▶ _Kutipan Pilihan_:
==========
Di dalam mendidik, perlu adanya sikap “luas dan luwes”. Luas bermakna pendidik dapat memberi rasa nyaman dan ruang selebar-lebarnya bagi diri dan peserta didik untuk mengembangkan potensi yang dimiliki sehingga tercipta ruang kolaborasi yang efektif.
Sedangkan luwes bermakna pendidik tidak kaku terhadap pola mendidik lama namun bagaimana ia dapat terbuka terhadap perubahan zaman dan mengambil peran dalam mendidik dengan gaya kekinian.
Saat ini, banyak sekali wadah pengembangan diri yang menyediakan beragam bentuk pelatihan yang dapat menjadikan pendidik memiliki keterampilan baik keterampilan hardskill maupun softskill. Pendidik hanya perlu membuka diri dan mengembangkan kemampuan berliterasinya dalam menghadapi perubahan dan tuntutan zaman.
==========
▶ _Entri Data_:
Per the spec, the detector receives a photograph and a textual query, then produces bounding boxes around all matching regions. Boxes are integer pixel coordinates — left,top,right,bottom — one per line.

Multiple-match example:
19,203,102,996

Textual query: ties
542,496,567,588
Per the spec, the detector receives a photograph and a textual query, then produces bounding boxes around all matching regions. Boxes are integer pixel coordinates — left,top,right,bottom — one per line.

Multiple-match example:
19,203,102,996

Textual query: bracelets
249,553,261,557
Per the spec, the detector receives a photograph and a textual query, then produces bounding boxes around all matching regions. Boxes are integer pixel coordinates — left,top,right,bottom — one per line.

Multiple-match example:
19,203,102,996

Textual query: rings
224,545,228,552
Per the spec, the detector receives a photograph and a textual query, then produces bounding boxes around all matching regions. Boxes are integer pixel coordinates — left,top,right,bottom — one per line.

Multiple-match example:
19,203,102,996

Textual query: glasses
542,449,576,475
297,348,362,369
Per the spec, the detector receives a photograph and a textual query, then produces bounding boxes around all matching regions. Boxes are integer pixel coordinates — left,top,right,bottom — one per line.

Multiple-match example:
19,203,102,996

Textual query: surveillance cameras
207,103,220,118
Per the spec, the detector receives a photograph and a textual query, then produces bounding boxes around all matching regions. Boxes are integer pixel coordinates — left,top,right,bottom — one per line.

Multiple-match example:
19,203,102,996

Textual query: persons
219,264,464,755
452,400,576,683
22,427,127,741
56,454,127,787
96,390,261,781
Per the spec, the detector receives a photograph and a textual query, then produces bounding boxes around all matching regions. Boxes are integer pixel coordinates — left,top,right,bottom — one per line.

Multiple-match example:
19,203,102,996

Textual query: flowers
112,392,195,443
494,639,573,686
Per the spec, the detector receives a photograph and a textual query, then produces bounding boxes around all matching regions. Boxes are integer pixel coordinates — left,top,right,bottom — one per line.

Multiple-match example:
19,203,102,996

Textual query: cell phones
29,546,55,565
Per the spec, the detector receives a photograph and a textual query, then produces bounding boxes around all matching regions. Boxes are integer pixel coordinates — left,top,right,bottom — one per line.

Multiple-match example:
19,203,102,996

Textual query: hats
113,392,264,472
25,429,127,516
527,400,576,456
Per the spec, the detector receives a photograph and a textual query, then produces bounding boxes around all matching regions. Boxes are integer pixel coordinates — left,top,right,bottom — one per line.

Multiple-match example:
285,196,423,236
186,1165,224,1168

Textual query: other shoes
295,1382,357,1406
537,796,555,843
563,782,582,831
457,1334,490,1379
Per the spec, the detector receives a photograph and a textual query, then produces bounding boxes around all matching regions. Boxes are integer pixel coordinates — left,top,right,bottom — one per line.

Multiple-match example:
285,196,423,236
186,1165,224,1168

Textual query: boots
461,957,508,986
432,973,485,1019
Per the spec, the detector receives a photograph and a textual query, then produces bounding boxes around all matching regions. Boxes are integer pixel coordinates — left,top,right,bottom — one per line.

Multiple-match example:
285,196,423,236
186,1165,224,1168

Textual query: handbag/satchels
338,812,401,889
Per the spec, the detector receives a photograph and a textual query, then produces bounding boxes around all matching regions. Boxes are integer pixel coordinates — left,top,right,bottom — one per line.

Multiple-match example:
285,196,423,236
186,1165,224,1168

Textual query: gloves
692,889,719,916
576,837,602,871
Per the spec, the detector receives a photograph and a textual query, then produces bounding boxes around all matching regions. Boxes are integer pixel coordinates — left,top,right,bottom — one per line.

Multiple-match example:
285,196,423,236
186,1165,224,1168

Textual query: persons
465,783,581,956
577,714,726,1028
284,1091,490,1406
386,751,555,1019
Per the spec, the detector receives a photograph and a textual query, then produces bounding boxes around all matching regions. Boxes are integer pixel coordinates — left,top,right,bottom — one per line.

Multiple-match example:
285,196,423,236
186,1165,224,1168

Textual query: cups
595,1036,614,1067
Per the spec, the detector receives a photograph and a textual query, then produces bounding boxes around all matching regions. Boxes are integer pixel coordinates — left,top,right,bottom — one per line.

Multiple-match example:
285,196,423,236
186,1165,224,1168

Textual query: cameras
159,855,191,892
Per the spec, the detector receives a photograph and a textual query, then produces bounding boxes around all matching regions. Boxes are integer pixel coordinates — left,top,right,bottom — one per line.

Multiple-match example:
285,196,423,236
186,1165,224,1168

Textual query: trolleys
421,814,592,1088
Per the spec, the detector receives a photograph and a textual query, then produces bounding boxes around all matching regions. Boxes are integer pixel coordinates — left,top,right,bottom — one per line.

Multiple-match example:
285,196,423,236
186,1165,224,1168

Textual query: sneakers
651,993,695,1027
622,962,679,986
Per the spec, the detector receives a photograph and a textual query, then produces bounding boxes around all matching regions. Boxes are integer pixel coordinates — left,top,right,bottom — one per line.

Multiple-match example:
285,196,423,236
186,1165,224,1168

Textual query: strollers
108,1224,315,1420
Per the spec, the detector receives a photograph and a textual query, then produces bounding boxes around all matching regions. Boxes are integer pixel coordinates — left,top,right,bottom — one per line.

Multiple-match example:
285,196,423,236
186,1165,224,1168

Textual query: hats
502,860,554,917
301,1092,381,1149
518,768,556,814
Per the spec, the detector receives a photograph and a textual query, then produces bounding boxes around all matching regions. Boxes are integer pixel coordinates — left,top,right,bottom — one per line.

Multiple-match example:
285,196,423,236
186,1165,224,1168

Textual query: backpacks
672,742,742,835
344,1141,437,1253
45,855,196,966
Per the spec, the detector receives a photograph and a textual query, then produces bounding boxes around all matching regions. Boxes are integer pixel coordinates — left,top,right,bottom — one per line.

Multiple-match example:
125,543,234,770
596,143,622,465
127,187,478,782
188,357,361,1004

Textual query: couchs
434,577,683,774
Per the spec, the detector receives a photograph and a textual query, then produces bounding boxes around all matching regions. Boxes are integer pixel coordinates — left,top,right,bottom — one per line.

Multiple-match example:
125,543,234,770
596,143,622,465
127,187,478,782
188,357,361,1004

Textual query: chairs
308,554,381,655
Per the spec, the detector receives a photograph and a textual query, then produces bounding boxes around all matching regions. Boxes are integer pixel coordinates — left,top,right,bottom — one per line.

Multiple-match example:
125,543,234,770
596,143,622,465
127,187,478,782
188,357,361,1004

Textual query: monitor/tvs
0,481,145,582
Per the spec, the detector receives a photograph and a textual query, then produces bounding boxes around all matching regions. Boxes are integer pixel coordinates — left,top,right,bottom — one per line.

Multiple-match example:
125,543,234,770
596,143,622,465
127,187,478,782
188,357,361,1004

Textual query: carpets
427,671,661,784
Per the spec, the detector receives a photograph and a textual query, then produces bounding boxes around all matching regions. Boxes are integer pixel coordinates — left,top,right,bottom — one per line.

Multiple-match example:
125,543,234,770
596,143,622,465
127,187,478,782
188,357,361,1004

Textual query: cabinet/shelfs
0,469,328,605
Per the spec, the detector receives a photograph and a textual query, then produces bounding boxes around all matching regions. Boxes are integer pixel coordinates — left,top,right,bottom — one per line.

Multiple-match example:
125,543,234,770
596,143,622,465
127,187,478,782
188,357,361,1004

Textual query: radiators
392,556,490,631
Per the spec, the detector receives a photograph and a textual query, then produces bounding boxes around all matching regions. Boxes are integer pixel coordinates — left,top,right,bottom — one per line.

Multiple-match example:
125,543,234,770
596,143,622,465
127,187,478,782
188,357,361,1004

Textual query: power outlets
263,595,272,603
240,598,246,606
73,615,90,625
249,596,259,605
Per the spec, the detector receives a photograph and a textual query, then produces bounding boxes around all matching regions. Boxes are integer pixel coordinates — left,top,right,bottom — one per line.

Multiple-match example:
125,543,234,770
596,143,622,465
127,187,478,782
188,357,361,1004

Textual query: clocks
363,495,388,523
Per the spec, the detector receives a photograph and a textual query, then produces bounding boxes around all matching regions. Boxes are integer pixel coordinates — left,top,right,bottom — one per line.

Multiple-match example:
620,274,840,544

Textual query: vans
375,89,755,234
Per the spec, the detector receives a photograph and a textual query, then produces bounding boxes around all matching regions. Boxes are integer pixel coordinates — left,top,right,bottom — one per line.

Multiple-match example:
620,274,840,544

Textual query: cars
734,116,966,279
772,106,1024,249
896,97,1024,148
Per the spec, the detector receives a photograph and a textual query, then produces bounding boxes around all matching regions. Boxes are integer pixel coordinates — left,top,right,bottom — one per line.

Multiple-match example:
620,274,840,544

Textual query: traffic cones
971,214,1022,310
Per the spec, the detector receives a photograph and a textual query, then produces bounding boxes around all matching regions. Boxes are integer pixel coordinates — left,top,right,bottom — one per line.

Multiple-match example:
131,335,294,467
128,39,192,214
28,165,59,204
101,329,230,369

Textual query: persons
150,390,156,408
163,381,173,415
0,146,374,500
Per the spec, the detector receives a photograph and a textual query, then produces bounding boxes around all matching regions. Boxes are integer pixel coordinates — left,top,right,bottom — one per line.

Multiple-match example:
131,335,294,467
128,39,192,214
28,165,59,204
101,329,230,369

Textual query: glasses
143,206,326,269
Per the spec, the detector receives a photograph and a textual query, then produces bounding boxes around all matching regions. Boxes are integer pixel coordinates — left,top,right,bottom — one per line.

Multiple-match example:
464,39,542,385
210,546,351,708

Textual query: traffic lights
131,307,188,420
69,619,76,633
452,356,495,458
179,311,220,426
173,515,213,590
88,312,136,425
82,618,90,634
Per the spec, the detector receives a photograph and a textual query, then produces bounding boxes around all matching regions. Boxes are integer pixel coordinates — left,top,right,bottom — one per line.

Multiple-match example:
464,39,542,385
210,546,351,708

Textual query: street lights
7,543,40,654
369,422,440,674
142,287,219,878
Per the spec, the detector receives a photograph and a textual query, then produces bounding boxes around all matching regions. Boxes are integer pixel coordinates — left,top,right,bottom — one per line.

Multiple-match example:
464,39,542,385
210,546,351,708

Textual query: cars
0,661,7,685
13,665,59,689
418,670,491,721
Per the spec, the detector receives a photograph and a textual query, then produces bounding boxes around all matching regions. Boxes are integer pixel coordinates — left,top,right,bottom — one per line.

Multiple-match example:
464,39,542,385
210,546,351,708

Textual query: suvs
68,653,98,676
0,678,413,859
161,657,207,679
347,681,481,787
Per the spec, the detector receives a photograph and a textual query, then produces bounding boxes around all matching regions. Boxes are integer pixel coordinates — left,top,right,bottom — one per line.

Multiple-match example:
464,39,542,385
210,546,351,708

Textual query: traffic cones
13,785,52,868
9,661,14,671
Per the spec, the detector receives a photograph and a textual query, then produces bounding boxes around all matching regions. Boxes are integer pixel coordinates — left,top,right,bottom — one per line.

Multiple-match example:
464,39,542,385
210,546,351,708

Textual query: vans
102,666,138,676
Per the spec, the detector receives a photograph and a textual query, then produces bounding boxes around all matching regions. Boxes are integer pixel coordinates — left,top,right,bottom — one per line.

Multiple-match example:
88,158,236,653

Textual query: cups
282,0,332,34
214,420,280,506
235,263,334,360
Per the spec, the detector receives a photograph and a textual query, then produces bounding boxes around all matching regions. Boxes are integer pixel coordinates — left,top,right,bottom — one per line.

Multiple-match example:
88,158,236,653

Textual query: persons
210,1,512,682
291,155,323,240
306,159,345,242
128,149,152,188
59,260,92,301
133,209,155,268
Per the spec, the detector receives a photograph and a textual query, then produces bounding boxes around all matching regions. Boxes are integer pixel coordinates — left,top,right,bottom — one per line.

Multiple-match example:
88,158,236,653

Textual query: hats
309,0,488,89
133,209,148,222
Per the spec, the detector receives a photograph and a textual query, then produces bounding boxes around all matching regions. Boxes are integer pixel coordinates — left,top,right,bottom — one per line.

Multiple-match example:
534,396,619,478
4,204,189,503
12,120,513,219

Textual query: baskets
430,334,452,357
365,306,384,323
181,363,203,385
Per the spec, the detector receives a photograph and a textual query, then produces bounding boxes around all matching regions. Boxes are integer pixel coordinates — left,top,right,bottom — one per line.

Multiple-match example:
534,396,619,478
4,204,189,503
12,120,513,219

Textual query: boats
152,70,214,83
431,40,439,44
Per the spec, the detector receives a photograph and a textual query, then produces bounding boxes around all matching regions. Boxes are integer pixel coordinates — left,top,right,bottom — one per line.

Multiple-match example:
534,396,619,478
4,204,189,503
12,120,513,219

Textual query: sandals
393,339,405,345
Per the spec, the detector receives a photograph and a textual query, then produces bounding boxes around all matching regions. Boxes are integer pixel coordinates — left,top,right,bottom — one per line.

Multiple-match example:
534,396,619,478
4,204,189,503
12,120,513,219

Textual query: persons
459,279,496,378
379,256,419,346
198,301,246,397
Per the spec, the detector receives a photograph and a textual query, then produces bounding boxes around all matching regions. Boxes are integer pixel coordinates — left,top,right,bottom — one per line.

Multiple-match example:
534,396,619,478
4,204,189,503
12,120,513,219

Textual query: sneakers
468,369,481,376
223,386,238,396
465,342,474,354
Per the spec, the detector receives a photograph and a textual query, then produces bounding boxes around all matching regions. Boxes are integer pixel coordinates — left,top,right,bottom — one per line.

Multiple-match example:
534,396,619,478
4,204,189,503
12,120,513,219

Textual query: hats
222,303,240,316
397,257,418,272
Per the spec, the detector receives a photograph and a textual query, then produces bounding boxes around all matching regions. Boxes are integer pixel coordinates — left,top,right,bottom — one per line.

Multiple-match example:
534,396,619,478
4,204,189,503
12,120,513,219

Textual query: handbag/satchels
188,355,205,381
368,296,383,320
==========
▶ _Tugas_:
Jawab pertanyaan singkat berikut dari kutipan tentang sikap pendidik.
(a) Apa arti "luwes" bagi seorang pendidik?
(b) Apa yang tercipta jika pendidik memberi ruang selebar-lebarnya untuk mengembangkan potensi?
(c) Keterampilan apa saja yang bisa dimiliki pendidik lewat pelatihan di wadah pengembangan diri?
Jawablah hanya dengan bersandar pada kutipan, bukan pada entri.

▶ _Jawaban_:
(a) Pendidik tidak kaku terhadap pola mendidik lama. Ia terbuka terhadap perubahan zaman dan mengambil peran dalam mendidik dengan gaya kekinian.
(b) Ruang kolaborasi yang efektif.
(c) Keterampilan hardskill maupun softskill.